The pipeline enables controlled evaluation of long-context audio reasoning.
Abstract
Long-context audio reasoning is underserved in both training data and evaluation. Existing benchmarks target short-context tasks, and the open-ended generation tasks most relevant to long-context reasoning pose well-known challenges for automatic evaluation. We propose a synthetic data generation pipeline designed to serve both as a training resource and as a controlled evaluation environment, and instantiate it for first-visit doctor-patient conversations with SOAP note generation as the task.
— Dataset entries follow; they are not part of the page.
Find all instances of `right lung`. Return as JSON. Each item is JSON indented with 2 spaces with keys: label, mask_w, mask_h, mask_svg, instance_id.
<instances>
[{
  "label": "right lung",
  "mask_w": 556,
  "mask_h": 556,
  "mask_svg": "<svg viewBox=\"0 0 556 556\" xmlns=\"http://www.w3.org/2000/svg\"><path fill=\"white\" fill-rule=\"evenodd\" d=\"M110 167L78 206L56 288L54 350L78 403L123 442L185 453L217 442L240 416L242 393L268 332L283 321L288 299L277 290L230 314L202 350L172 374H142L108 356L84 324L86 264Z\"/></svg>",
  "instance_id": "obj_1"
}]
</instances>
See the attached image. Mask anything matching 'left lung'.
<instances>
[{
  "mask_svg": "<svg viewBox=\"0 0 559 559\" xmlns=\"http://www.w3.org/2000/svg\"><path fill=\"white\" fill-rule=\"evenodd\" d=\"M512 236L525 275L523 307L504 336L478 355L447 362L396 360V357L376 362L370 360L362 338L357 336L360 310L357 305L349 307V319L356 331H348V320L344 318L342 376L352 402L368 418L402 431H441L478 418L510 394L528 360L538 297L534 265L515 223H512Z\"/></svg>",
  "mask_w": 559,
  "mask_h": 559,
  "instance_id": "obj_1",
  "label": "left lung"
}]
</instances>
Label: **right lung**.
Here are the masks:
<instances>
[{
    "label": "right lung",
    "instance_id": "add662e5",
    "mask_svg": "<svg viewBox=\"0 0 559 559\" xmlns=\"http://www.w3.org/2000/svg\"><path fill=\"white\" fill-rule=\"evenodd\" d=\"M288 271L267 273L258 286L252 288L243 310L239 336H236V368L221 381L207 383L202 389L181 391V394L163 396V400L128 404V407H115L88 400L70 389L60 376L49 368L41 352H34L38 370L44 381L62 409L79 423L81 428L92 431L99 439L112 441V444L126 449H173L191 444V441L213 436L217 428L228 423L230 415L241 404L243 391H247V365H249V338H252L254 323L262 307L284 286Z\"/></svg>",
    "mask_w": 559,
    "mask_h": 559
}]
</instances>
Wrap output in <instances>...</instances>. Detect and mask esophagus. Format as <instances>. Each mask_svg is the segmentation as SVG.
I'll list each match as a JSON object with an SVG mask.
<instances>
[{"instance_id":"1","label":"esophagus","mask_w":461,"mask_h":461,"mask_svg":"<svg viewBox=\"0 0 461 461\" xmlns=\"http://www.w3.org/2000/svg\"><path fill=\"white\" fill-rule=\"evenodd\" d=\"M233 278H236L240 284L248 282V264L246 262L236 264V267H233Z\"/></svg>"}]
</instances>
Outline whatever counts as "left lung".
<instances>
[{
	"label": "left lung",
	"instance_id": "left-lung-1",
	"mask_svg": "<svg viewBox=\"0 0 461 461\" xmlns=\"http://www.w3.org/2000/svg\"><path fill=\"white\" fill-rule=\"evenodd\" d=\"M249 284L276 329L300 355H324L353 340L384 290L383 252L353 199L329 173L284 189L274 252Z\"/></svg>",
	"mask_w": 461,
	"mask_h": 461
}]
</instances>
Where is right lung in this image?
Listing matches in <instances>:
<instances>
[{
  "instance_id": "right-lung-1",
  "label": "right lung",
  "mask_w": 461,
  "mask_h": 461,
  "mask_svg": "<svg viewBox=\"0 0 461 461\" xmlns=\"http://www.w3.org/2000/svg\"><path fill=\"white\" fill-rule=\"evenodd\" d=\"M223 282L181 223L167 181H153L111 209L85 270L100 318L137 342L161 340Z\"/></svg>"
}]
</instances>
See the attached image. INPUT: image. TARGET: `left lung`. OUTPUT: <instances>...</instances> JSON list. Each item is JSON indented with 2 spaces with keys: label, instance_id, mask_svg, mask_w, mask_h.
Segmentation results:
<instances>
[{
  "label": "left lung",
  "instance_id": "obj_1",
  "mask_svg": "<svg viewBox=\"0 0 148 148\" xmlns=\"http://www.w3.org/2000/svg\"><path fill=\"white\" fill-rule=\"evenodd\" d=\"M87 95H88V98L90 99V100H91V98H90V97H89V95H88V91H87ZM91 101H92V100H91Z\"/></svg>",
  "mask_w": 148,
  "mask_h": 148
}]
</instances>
The pipeline has three stages, persona-driven dialogue generation, multi-speaker audio synthesis with overlap/pause modeling, room acoustics, and sound events, and LLM-based reference SOAP note production, built entirely on open-weight models. We release 8,800 synthetic conversations with 1.3k hours of corresponding audio and reference notes. Evaluating current open-weight systems, we find that…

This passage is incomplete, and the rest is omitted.